▸ **What the task asks**: I need the entries printed again word for word, without the images.
===== The data
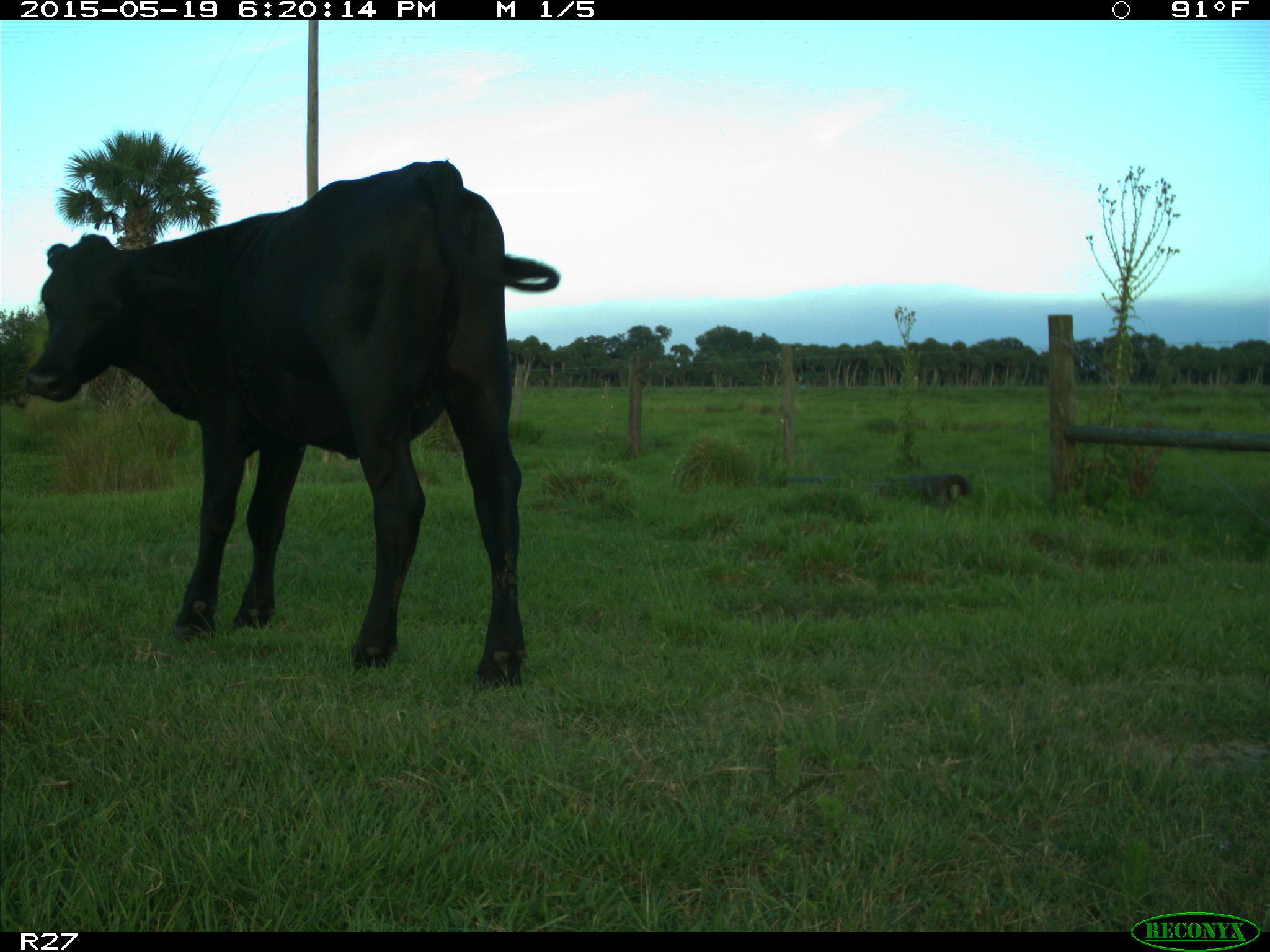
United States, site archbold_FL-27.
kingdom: Animalia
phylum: Chordata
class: Mammalia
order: Artiodactyla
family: Bovidae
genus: Bos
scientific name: Bos taurus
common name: domestic cow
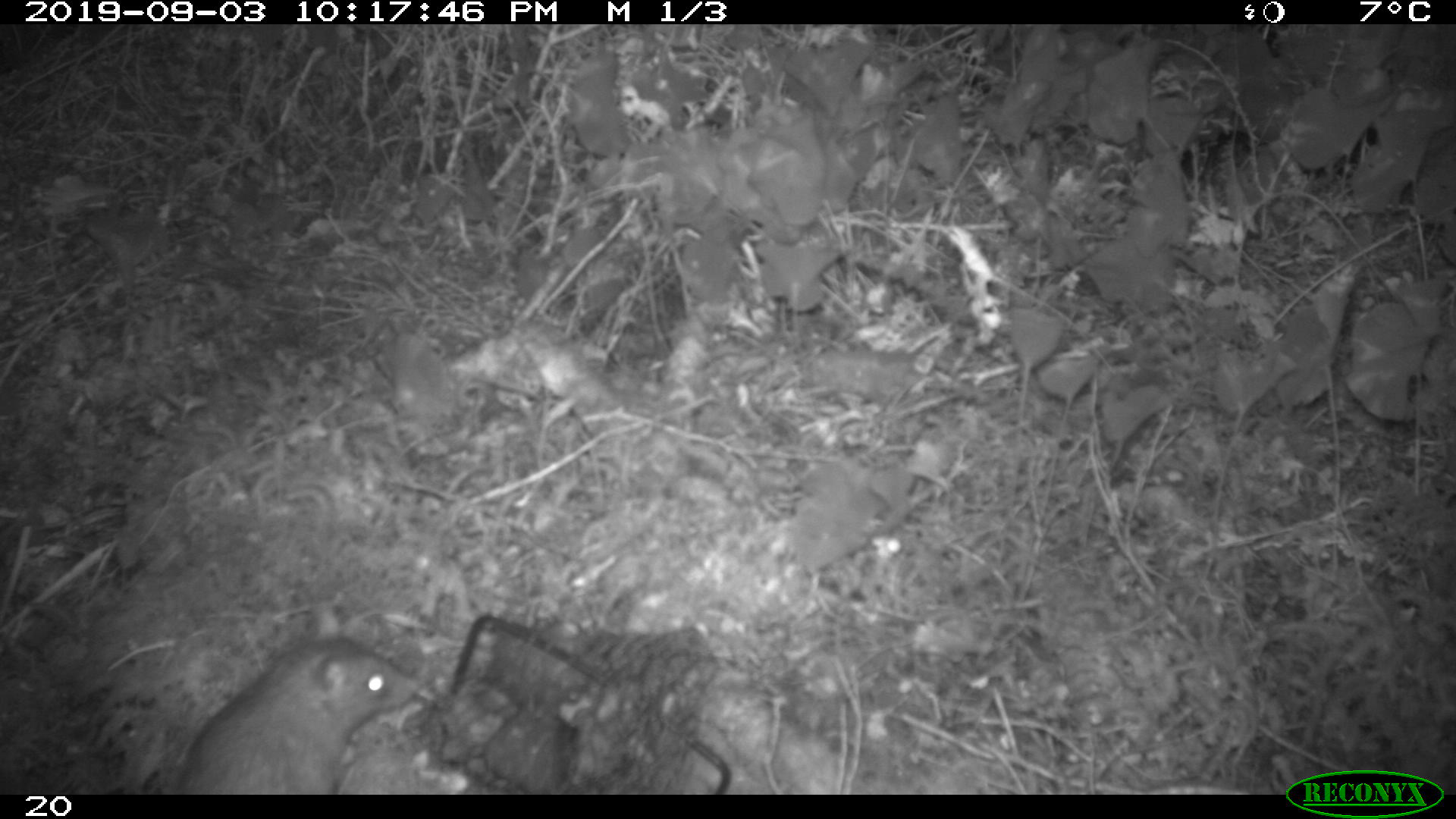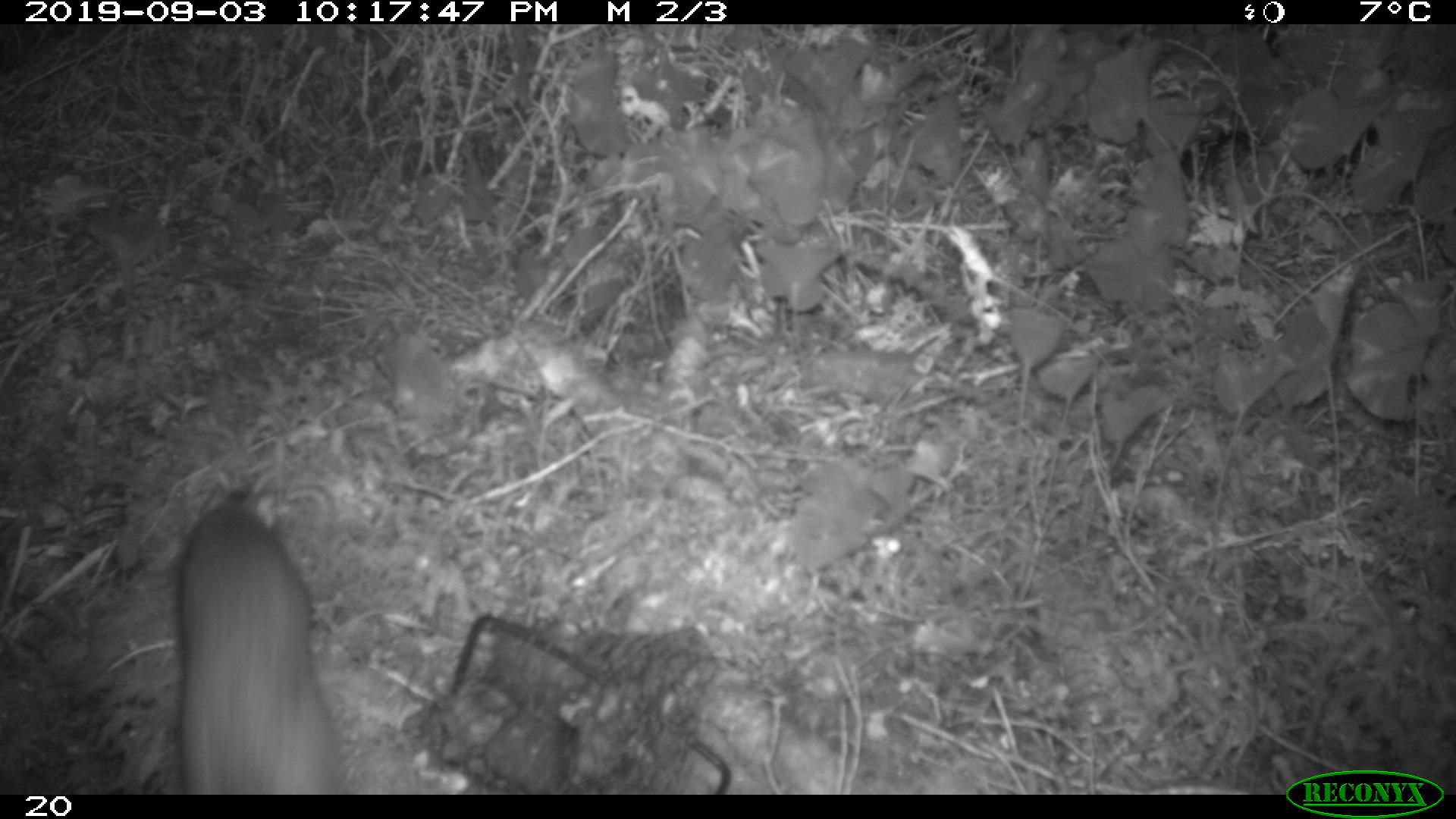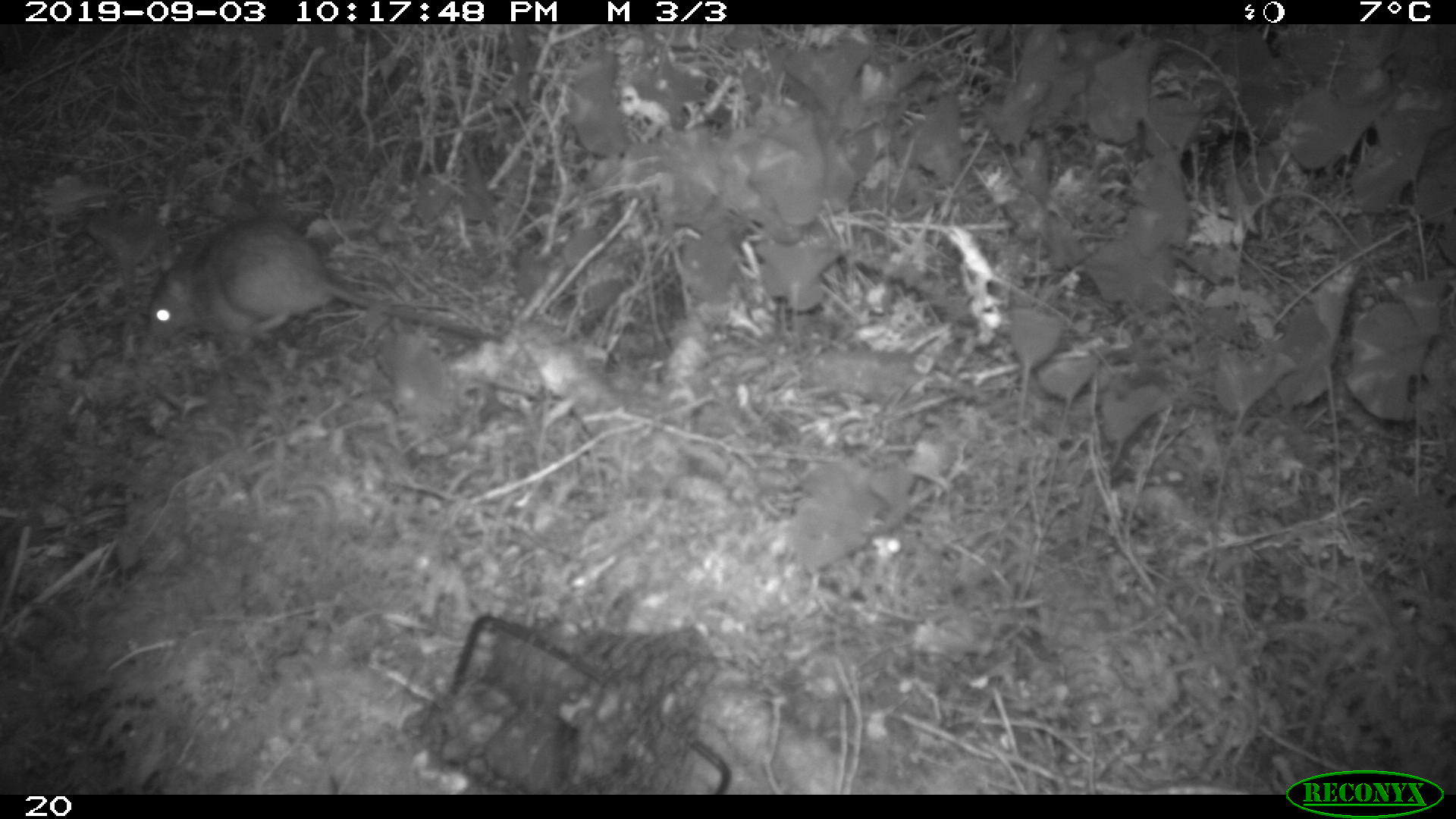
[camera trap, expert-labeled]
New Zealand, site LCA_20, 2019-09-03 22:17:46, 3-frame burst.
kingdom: Animalia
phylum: Chordata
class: Mammalia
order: Rodentia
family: Muridae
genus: Rattus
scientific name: Rattus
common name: rat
Rat (Rattus).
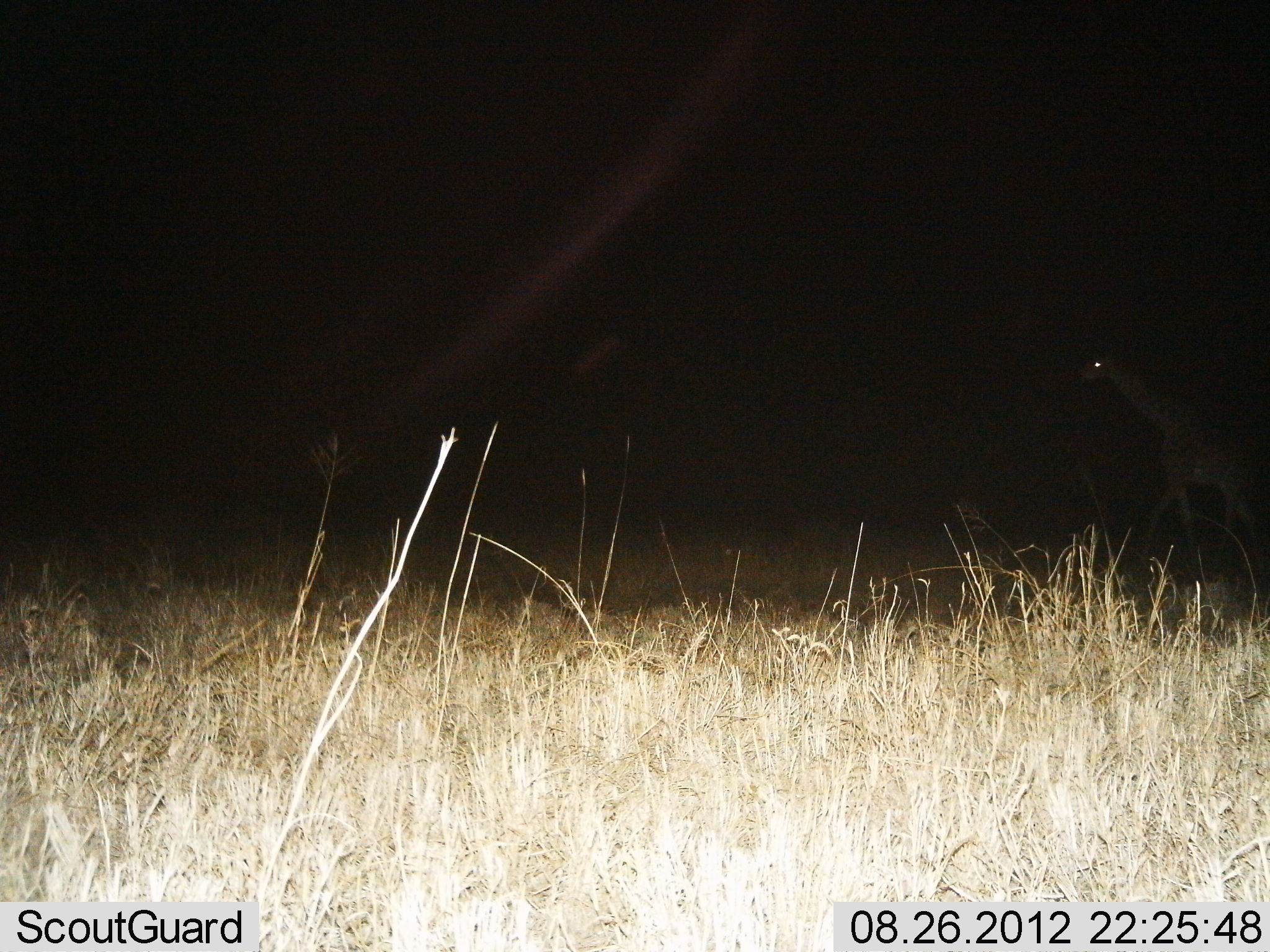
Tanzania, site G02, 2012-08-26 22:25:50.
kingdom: Animalia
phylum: Chordata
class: Mammalia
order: Artiodactyla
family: Giraffidae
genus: Giraffa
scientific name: Giraffa camelopardalis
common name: giraffe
Giraffe (Giraffa camelopardalis), count 1. Behavior (volunteer vote fractions): standing 10%, resting 0%, moving 90%, interacting 0%. Young present (vote fraction): 0%. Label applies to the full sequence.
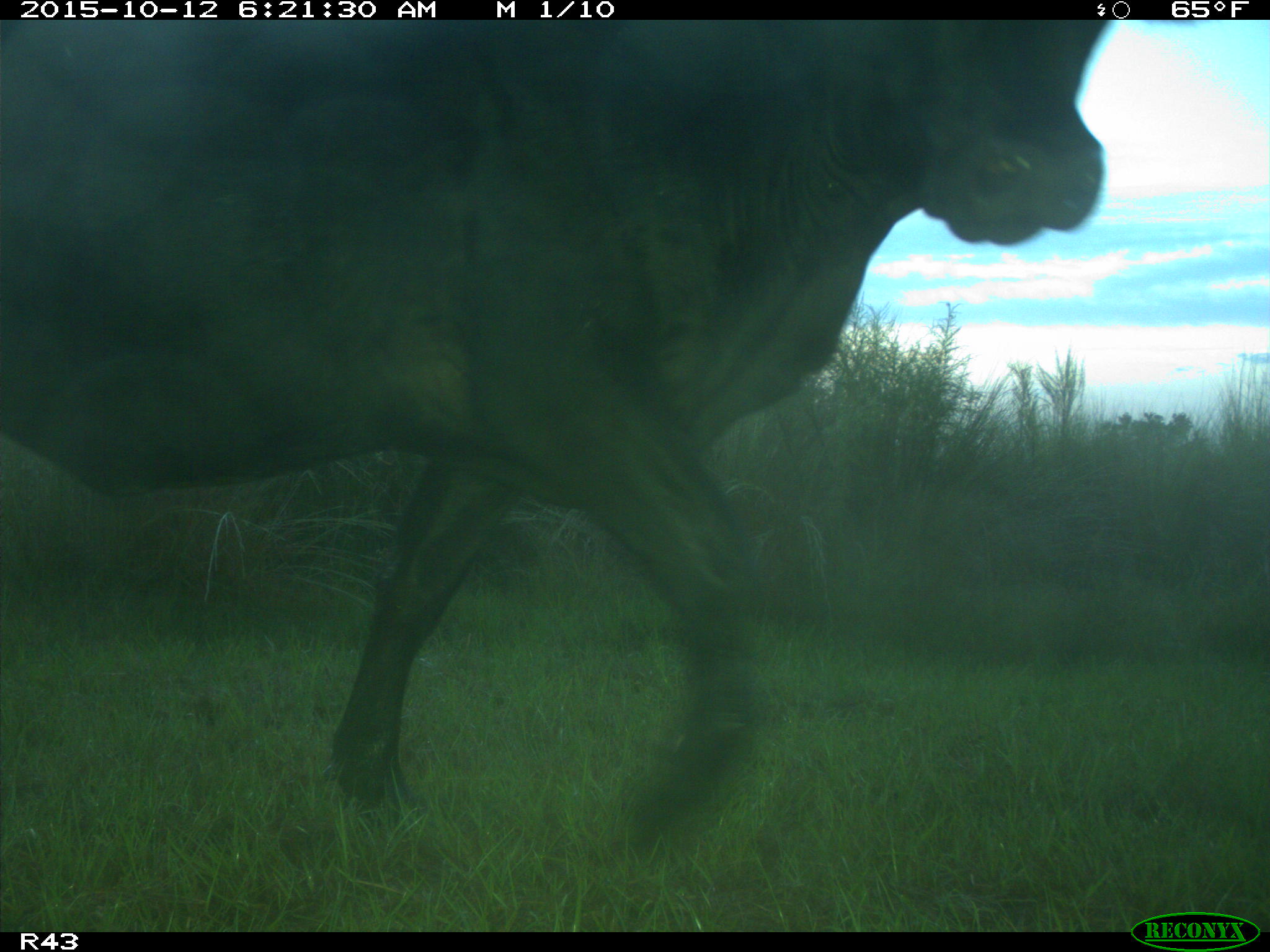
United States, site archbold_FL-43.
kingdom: Animalia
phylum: Chordata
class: Mammalia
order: Artiodactyla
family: Bovidae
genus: Bos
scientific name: Bos taurus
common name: domestic cow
Bos taurus (domestic cow).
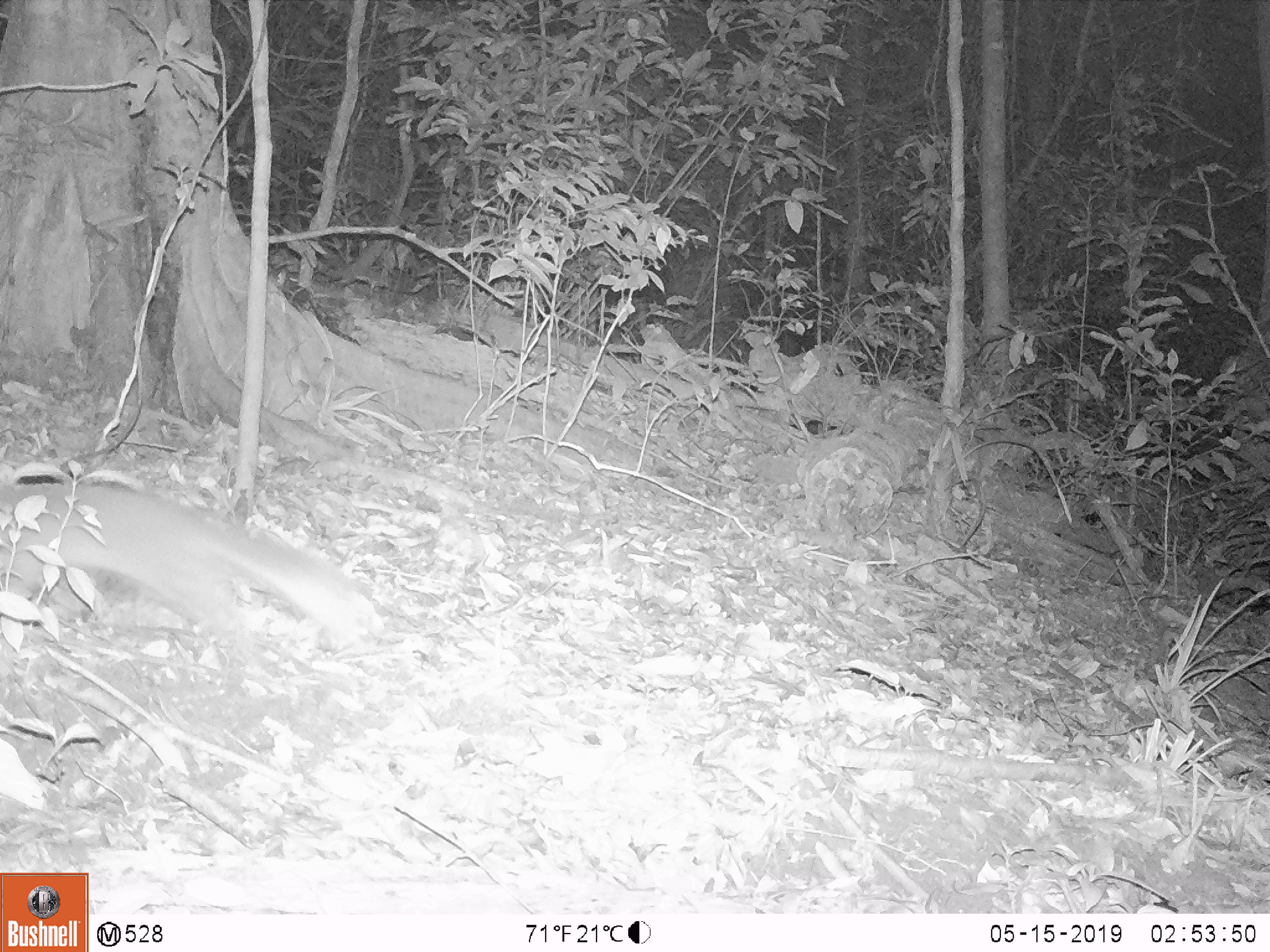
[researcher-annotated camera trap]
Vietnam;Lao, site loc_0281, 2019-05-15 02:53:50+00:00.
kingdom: Animalia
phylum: Chordata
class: Mammalia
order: Carnivora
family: Mustelidae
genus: Melogale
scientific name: Melogale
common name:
==========
▸ **Result of the exercise**:
United States, site archbold_FL-27.
kingdom: Animalia
phylum: Chordata
class: Mammalia
order: Artiodactyla
family: Bovidae
genus: Bos
scientific name: Bos taurus
common name: domestic cow
[camera trap, expert-labeled]
New Zealand, site LCA_20, 2019-09-03 22:17:46, 3-frame burst.
kingdom: Animalia
phylum: Chordata
class: Mammalia
order: Rodentia
family: Muridae
genus: Rattus
scientific name: Rattus
common name: rat
Rat (Rattus).
Tanzania, site G02, 2012-08-26 22:25:50.
kingdom: Animalia
phylum: Chordata
class: Mammalia
order: Artiodactyla
family: Giraffidae
genus: Giraffa
scientific name: Giraffa camelopardalis
common name: giraffe
Giraffe (Giraffa camelopardalis), count 1. Behavior (volunteer vote fractions): standing 10%, resting 0%, moving 90%, interacting 0%. Young present (vote fraction): 0%. Label applies to the full sequence.
United States, site archbold_FL-43.
kingdom: Animalia
phylum: Chordata
class: Mammalia
order: Artiodactyla
family: Bovidae
genus: Bos
scientific name: Bos taurus
common name: domestic cow
Bos taurus (domestic cow).
[researcher-annotated camera trap]
Vietnam;Lao, site loc_0281, 2019-05-15 02:53:50+00:00.
kingdom: Animalia
phylum: Chordata
class: Mammalia
order: Carnivora
family: Mustelidae
genus: Melogale
scientific name: Melogale
common name:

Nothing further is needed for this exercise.